La Fin de l’homme rouge
Emmanuel Meirieu, dont le talent se confirme [...]
Focus -269-Théâtre Les Gémeaux
D’un côté, Louis Laine et Marthe, de l’autre, Thomas Pollock Nageoire et Lechy Elbernon. Entre les deux couples, se joue un échange hasardeux. Christian Schiaretti met en scène la première version de la pièce de Claudel.
« La poésie n’est pas une matière, elle est une infusion. »
Pourquoi choisir cette pièce ?
Christian Schiaretti : Des quatuors à cordes intimistes de Claudel, c’est la mal aimée. Elle n’a pas la renommée et l’évidence du Partage de midi. Elle demeure comme un point obscur dans son œuvre. Là est peut-être la première raison de mon choix : une raison athlétique, comme face à un défi. Mais c’est surtout parce que cette pièce est celle qui exprime le mieux les contradictions de Claudel. D’abord Louis Laine et sa rimbaldienne spiritualité d’essence poétique, qui se concrétise dans l’élan et la fuite. Ensuite Marthe et sa tension spirituelle, celle d’un catholicisme ambigu investi d’une force révoltée. Puis Thomas Pollock, homme d’affaires qui les considère comme une aventure. Enfin Lechy, figure du théâtre avec tout ce qu’il a d’invraisemblable.

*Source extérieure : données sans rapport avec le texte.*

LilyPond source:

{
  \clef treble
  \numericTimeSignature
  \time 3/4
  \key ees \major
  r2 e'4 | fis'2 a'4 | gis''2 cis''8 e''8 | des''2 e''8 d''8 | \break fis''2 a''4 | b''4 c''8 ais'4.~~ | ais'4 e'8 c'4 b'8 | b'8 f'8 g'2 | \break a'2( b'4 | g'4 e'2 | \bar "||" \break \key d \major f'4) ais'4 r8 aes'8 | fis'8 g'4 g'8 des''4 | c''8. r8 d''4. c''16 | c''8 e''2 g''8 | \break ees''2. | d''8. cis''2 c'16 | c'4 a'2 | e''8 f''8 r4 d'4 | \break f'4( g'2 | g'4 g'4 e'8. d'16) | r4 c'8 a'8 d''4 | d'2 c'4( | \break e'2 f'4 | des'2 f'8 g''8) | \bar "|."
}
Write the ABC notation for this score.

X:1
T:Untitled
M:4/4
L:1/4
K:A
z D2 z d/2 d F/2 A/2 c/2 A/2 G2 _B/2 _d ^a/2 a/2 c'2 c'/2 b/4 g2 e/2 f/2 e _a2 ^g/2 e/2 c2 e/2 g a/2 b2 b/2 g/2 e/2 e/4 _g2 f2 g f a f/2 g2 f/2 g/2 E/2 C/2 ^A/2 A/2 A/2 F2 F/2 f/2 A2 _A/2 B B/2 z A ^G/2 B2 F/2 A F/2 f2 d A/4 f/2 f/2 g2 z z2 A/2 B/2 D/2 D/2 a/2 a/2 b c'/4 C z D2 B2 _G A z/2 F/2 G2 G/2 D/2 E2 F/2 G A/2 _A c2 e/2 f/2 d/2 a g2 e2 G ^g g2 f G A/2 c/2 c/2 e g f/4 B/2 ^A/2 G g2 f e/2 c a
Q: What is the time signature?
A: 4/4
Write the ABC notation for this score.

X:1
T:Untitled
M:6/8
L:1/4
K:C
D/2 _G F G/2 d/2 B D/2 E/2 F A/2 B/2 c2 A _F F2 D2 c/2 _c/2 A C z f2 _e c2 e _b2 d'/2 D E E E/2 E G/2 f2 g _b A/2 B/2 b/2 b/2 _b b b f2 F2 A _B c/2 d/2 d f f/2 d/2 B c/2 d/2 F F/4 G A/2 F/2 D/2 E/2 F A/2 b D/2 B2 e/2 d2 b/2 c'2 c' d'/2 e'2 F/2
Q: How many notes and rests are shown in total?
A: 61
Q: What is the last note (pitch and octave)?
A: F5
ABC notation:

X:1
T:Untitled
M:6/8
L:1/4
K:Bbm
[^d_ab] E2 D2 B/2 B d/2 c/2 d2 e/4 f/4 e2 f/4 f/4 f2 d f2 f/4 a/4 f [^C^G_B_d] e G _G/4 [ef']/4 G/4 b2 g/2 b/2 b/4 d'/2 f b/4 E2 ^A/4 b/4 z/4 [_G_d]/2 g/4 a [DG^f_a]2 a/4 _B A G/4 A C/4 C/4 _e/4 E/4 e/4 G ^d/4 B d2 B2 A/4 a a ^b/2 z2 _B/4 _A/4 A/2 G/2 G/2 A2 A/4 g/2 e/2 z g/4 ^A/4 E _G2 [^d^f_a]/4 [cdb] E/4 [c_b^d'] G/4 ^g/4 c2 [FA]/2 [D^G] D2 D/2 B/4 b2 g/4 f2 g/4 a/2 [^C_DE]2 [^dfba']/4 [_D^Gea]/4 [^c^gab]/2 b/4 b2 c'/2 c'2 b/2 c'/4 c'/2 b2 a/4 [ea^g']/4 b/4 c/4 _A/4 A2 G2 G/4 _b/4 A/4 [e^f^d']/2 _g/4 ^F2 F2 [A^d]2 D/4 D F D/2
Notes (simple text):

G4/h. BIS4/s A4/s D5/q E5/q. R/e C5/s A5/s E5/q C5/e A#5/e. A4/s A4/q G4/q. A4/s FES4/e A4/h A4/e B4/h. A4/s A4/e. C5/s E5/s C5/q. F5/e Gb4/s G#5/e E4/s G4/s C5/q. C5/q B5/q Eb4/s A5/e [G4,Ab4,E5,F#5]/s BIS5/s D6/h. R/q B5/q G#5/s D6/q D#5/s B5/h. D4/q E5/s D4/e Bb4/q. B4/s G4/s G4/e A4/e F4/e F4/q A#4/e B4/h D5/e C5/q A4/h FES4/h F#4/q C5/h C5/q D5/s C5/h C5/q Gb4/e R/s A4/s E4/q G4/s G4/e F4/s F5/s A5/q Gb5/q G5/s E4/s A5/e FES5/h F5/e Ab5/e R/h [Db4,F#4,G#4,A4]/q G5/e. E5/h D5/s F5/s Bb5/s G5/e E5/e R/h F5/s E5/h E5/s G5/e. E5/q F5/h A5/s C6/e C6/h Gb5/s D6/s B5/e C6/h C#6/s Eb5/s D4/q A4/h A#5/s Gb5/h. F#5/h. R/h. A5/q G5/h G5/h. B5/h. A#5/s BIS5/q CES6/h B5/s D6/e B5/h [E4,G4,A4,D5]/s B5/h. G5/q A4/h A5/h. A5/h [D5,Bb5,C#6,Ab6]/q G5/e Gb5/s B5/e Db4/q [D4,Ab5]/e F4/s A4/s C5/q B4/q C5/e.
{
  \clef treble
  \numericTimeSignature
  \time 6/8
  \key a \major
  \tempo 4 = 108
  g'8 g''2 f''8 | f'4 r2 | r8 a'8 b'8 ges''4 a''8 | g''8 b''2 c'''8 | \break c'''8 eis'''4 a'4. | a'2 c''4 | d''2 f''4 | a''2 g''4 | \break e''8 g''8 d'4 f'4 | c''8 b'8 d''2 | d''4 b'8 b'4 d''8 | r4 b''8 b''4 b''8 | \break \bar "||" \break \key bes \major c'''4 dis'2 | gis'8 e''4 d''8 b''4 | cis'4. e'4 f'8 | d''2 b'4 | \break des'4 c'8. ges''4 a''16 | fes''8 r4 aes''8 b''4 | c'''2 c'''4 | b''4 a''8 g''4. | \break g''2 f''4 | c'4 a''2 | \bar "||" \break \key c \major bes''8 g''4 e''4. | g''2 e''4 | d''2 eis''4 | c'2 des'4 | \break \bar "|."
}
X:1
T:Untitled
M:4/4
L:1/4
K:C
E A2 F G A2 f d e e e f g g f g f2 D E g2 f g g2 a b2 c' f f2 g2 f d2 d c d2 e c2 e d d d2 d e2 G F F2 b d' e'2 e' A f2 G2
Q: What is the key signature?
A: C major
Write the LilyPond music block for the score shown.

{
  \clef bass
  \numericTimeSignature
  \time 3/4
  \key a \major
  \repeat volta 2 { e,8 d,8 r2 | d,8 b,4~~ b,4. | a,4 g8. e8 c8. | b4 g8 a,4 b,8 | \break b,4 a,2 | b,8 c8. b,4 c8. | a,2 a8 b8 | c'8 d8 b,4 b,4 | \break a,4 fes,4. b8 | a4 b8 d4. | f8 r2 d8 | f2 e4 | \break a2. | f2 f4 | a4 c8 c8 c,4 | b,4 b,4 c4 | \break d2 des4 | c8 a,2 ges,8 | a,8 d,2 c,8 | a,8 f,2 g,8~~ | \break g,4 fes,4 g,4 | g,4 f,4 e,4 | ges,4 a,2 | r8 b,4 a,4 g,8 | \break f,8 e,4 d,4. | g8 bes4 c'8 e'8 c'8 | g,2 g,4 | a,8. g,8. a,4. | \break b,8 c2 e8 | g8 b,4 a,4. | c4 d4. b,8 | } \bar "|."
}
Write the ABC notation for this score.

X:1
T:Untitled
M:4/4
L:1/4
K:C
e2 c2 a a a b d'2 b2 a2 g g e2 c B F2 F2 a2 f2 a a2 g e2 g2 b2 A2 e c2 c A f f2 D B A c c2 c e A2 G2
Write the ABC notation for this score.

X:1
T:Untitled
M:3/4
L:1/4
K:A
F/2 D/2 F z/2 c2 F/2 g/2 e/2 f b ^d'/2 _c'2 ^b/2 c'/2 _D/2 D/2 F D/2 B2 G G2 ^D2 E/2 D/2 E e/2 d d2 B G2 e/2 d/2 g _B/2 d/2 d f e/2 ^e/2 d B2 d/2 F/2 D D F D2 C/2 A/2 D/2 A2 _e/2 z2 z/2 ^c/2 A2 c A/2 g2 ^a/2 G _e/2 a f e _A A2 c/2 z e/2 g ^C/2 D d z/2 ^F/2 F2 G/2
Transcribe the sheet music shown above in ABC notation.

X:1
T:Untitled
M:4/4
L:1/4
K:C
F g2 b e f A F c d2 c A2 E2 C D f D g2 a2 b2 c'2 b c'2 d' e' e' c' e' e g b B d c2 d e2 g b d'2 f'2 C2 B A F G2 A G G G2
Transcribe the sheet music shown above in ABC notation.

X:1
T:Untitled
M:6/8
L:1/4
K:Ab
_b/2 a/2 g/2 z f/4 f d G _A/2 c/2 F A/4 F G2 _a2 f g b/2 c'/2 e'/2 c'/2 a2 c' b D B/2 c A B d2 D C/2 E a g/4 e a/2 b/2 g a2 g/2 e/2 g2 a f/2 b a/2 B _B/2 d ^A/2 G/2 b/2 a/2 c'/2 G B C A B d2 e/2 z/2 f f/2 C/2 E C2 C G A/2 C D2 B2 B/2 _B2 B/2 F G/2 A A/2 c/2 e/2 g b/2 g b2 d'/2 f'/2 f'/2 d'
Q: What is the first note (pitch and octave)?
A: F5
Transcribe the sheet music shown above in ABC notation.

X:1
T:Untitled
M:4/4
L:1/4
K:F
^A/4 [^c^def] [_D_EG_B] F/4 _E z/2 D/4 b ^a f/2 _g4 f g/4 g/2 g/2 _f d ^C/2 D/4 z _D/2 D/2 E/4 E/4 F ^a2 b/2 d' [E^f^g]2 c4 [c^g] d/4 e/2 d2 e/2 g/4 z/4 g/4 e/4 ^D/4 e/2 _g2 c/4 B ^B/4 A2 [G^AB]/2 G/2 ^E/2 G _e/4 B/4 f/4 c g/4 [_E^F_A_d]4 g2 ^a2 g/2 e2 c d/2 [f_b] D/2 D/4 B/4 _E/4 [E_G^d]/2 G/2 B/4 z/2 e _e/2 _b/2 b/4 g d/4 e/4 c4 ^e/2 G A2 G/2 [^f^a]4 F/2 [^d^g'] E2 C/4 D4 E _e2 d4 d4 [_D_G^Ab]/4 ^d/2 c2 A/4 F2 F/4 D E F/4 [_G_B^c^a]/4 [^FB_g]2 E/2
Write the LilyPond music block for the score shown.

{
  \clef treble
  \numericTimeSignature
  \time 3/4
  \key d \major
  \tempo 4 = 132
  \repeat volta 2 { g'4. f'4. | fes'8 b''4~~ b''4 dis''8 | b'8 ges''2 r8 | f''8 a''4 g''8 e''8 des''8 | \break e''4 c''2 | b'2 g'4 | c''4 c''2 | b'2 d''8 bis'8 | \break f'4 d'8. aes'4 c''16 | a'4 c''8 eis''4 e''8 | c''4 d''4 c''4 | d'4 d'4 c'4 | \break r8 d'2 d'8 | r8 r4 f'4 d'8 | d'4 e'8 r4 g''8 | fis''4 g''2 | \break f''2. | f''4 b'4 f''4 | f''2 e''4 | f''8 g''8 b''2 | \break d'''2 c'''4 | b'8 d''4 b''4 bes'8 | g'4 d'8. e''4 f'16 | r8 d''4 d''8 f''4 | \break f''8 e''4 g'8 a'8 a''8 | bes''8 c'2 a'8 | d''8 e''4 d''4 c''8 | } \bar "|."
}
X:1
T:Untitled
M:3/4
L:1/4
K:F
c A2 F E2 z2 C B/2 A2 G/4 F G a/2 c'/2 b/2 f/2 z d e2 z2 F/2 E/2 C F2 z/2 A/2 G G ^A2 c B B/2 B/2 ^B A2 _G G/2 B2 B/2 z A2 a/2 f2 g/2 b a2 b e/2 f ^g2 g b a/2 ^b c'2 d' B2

Ces quatre figures, qui s’opposent entre elles dans la pièce, représentent, ensemble, Claudel lui-même.
Comment s’opposent-elles ?
C. S. : Thomas Pollock et Lechy représentent l’affairisme cynique qui avance avec, à son bras, l’entertainment (Lechy est la comédienne d’un théâtre bourgeois au narcissisme constitutif). En face, la spiritualité irréductible, poétique et confessionnelle. Leur conflit se solde par deux morts : celle de Louis Laine, qui meurt dans sa fuite, mais aussi celle de Lechy, qui s’écroule ivre-morte à la fin, s’endort et ronfle ! Mais rien n’est réglé pour autant : l’irrésolution demeure entre Thomas Pollock et Marthe, entre le pouvoir de l’argent et la spiritualité. Toute la question est de parvenir à rendre ces points de lecture.
Comment ?
C. S. : Je vais essayer de faire un théâtre allégorique, en ancrant les personnages dans leur pérennité et dans celle de la prosodie. Avec, en tête, Procès en séparation de l’Ame et du Corps, pièce de Pedro Calderón de la Barca que j’ai précédemment mise en scène et dans laquelle Péché et Corps s’abîment dans la capture de l’Ame. Quelle est la nature du contrat passé entre Thomas Pollock et Lechy ? Je crois qu’il est un pari lancé pour trouver le moyen de capturer l’âme. Et il n’y a qu’une seule âme véritablement chassée : non pas celle de Marthe, mais celle du poète. C’est la dissymétrie à l’œuvre dans cet échange que je voudrais essayer de montrer. L’Echange est une pièce de l’intime, et plus encore du secret, car rien de plus secret que la radicalité poétique. Est-elle l’objet d’un achat possible ? La poésie (et ce que j’en dis vaut plus généralement pour la culture), n’est pas une matière, elle est une infusion. Dans notre monde où tout semble se réduire à des catégories marchandes, il reste de l’imprenable, pour peu qu’on soit dans un irréductible spirituel et poétique.